International Perfusion Association


Efficacy of Automated Fasteners Versus Hand-Tied Knots in Cardiac Surgery: A Systematic Review and Meta-Analysis

Valve surgery is common in cardiac procedures, with fasteners like COR-KNOT® and hand-tied knots used for knot securing. This study compares their efficacy in valve surgery patients. We searched PubMed, SCOPUS, and Cochrane Central until August 2023. Outcomes assessed included aortic cross-clamp time (AXT), cardiopulmonary bypass (CPB) time, valvular regurgitation, mortality, prolonged ventilatory support, atrial fibrillation, postoperative left ventricular ejection fraction (LVEF), and renal failure. Subgroup analysis was performed for minimally invasive and open cardiac surgery. We used a random effects model for analysis. We included eight observational studies and two randomized controlled trials (RCTs) with a total of 1.411 participants. COR-KNOT significantly reduced AXT [MD -15.14, 95 % CI (-18.57, -11.70), P<0.00001] and CPB time [MD -12.38, 95 % CI (-14.99, -9.77), P<0.00001]. Valvular regurgitation [RR 0.40, 95 % CI (0.26, 0.61), P<0.0001] and need for prolonged ventilatory support [RR 0.29, 95 % CI (0.13, 0.65), P=0.003] were significantly lower with COR-KNOT. There were no significant differences in mortality [RR 0.39, 95 % CI (0.09, 1.69), P=0.44], atrial fibrillation [RR 1.03, 95 % CI (0.83, 1.27), P=0.81], LVEF changes [MD 0.05, 95 % CI (-1.37, 1.47), P = 0.95], or renal failure [RR 0.87, 95 % CI (0.16, 4.80), P = 0.87]. COR-KNOT devices reduce operative time and valvular regurgitation without increasing mortality or adverse outcomes.

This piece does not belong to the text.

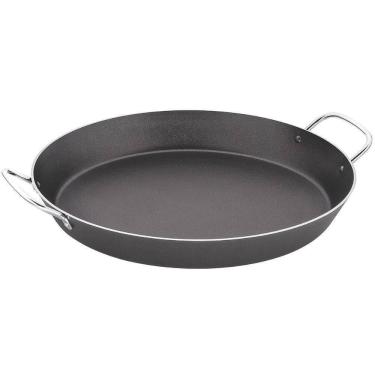 Imagem de Paellera Tramontina Loreto Em Aluminio Revestimento Interno Antiaderente Starflon T1 Alças Aço Inox Grafite 30 cm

This supports their use in enhancing surgical efficiency and patient outcomes. However, ongoing discussions about suturing techniques, especially in minimally invasive procedures, highlight the need for further research and consensus among practitioners. See also the graphical abstract(Fig. 1).

Keywords: COR-KNOT; automated fasteners; cardiac valvular surgery; hand-tied knots.